Anyway, the upshot is that:

• $\{0\}^{sym}$ is the symmetric operad whose algebras in $\mathbf{Set}$ are commutative monoids.
• $\mathbb{N}^{sym}$ is the symmetric multicategory whose algebras in the symmetric multicategory of $R$-affine spaces are precisely the kinds of things we were trying to describe.

Question. Has this construction, which builds a symmetric multicategory from a commutative monoid, been described or studied anywhere, and if so, where? And if not, is it nonetheless a special case of a familiar construction?

I am also interested in terminology for some or all of the following concepts:

• The construction $N \mapsto N^{sym}$ that takes commutative monoids to symmetric multicategories.
• The symmetric multicategory $\mathbb{N}^{sym}$
• The algebras of $\mathbb{N}^{sym}$ in the symmetric multicategory of $R$-affine spaces.
• The functor that maps a commutative ring $R$ to the collection (viewed as an object of the above category) of monic polynomials in $R[x].$

Let me work instead in the language of symmetric monoidal categories. There is a forgetful functor from categories to sets sending a category to its set of objects, and this functor has a left adjoint sending a set to the "discrete category" on that set, with no non-identity morphisms.

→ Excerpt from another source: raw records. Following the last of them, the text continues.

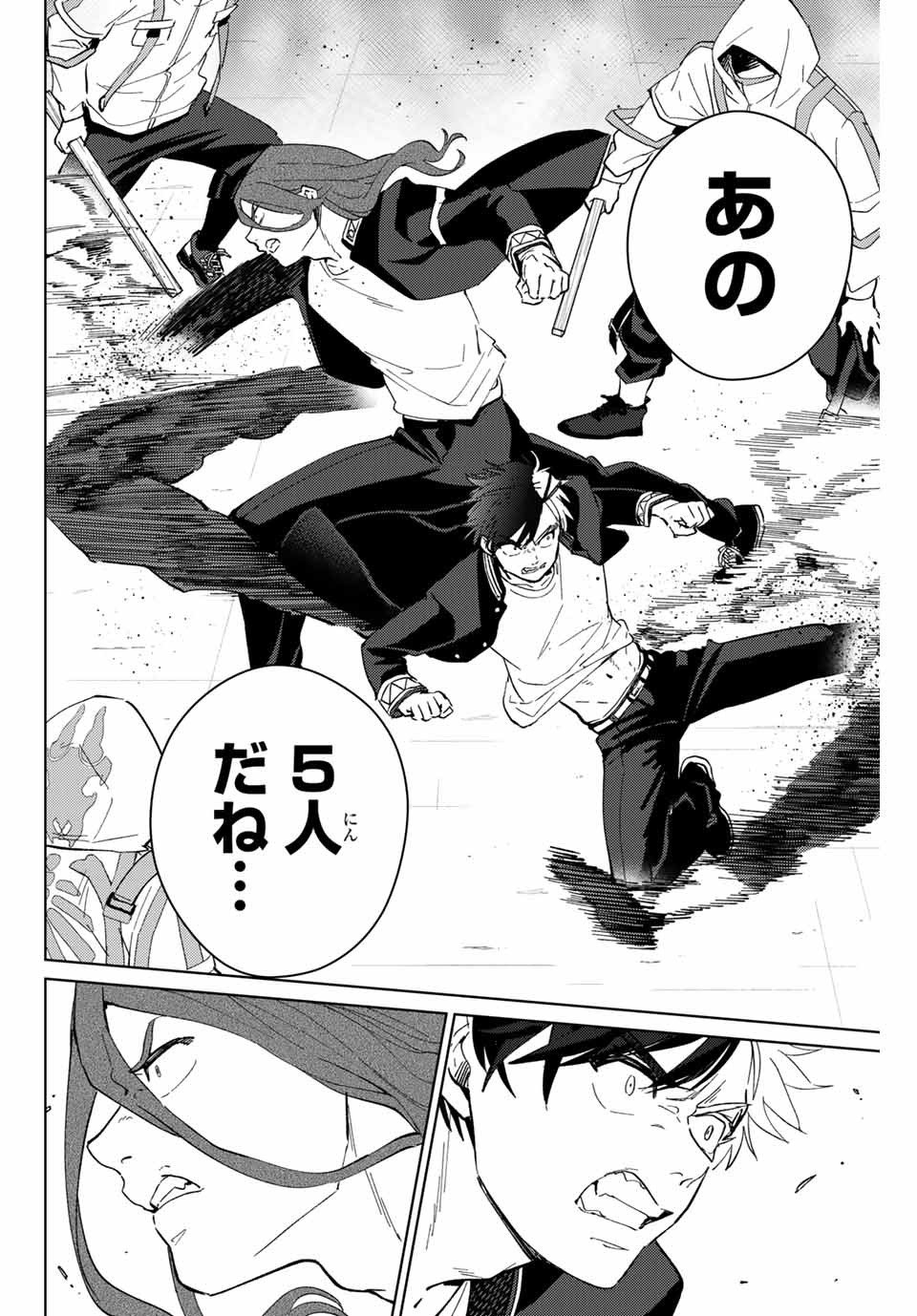 ＷＩＮＤ　ＢＲＥＡＫＥＲ 第43話 - Page 6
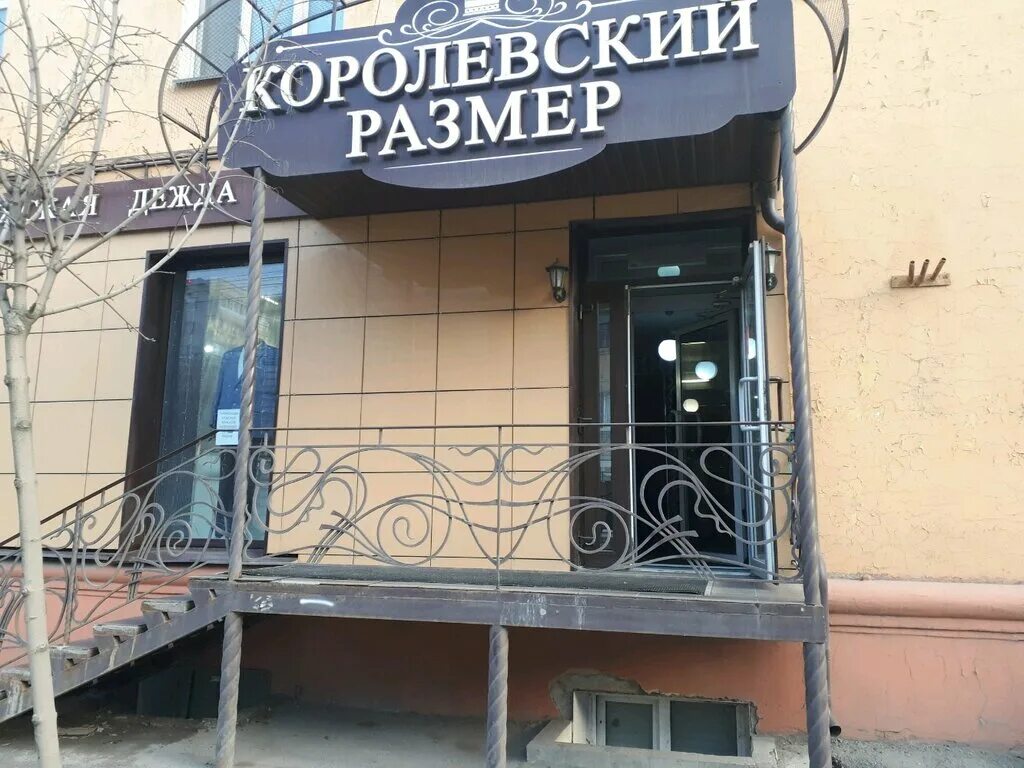 костюмы для полных женщин стильные. женская одежда больших размеров рязань. платье саратов больших размеров. большие размеры рязань. большие размеры рязань.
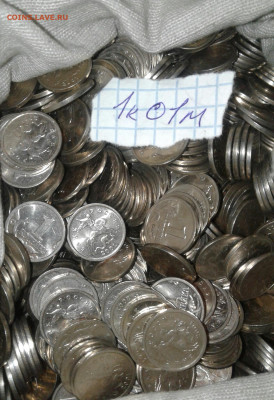 1 коп 2001  м  1500 шт  до 11.09.21 - 20210908_230810-1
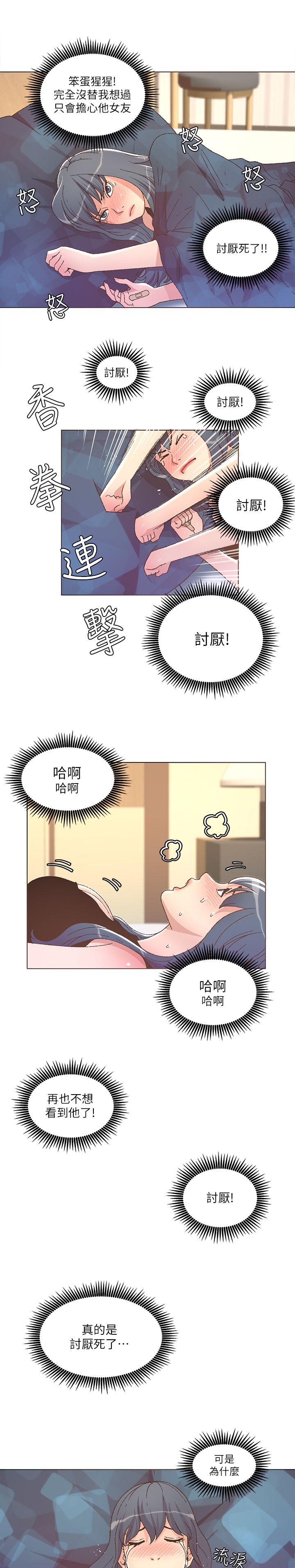 [韩国漫画] 迷人的她 爱情,巨乳大奶#[22P]-14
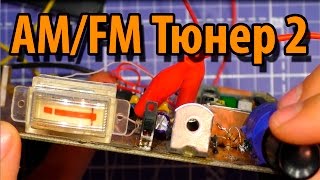 Супер AM/FM радио из хлама.  Часть 2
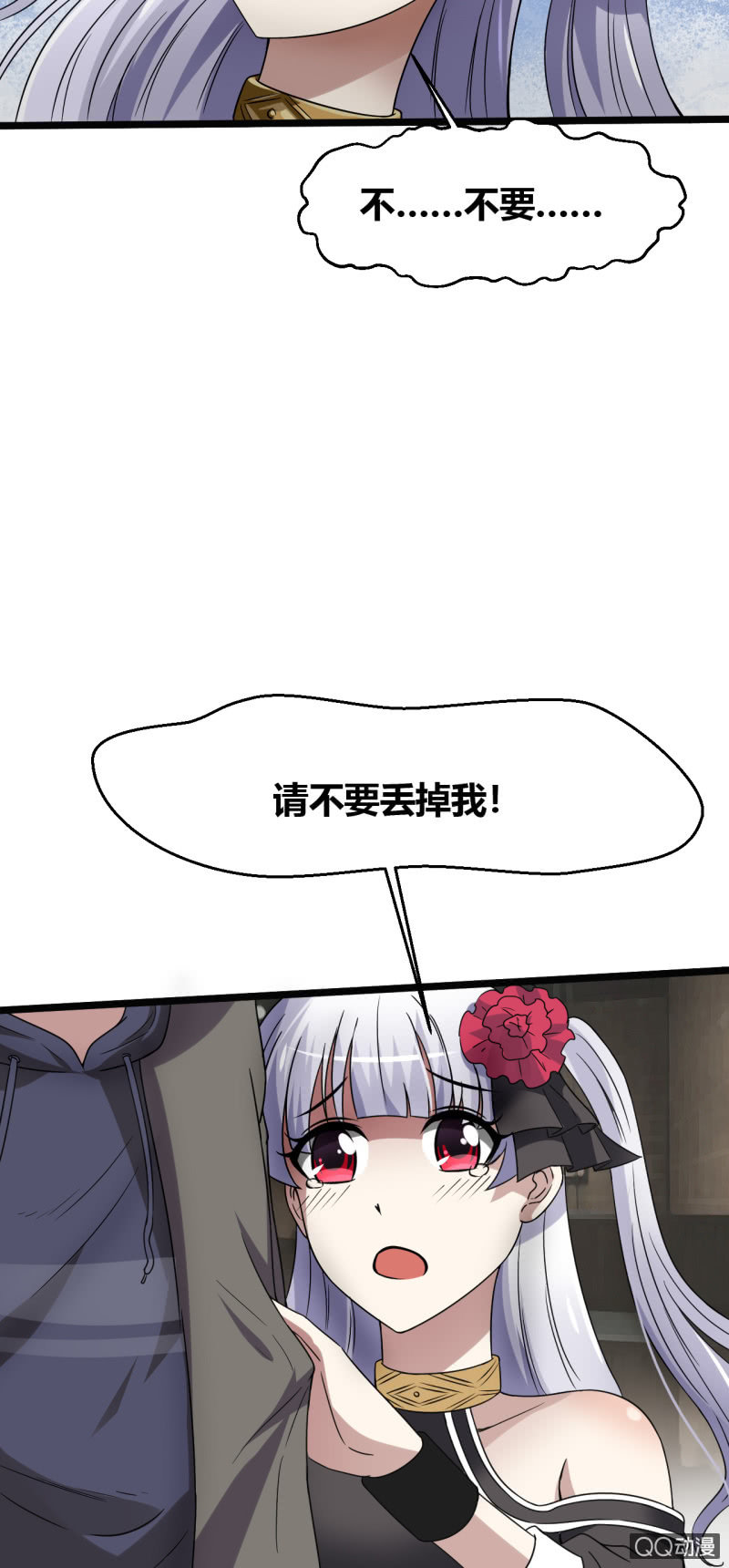 《我的甜味女友》离开的办法 第17页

This left adjoint is symmetric monoidal with respect to the cartesian product, and so it preserves both monoids and commutative monoids; in particular, it sends monoids in sets to monoidal categories and commutative monoids in sets to symmetric monoidal categories. The outputs of these constructions are distinguished by the fact that their underlying categories are discrete.

I don't have a name for this construction, but then again I also don't have a name for the construction which, given a group, equips that group with the discrete topology.

Every (commutative) monoid can be regarded as a (symmetric) monoidal category as in Qiaochu's answer.

There is an adjunction between the categories of multicategories and monoidal categories, see for example:

C. Hermida, Representable multicategories, Advances in Mathematics 151 2 (2000) 164-225.

The left adjoint in this adjunction is usually called the "free monoidal category functor", and the right adjoint is called the "underlying multicategory functor".

So if you want a name, you can call your object the "underlying (symmetric) multicategory of a discrete (symmetric) monoidal category".